▽
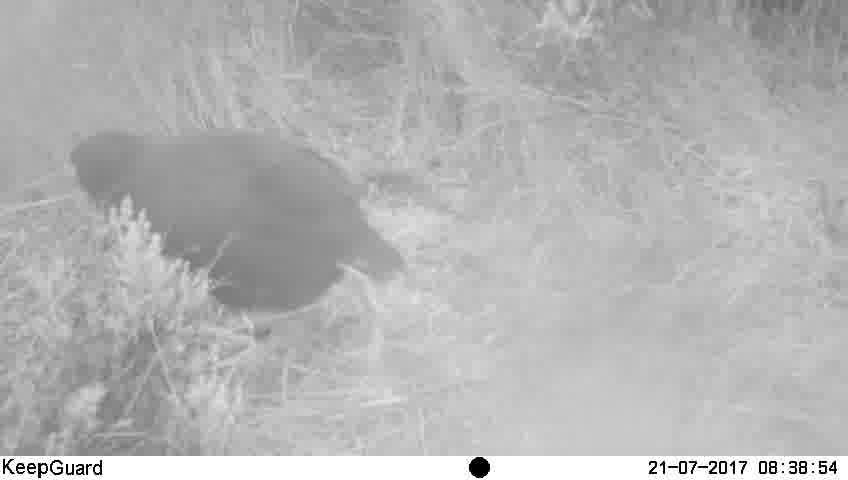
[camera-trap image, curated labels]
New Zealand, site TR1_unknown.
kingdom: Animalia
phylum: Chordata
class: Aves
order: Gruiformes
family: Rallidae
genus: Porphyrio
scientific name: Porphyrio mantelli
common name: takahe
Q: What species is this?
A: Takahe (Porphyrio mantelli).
△
▸ **WORK TASK**: Only the lines from the one containing "genus: Porphyrio" through the last line of the records belong in the answer, each written out exactly.

▸ **EXERCISE ANSWER**:
genus: Porphyrio
scientific name: Porphyrio mantelli
common name: takahe
Q: What species is this?
A: Takahe (Porphyrio mantelli).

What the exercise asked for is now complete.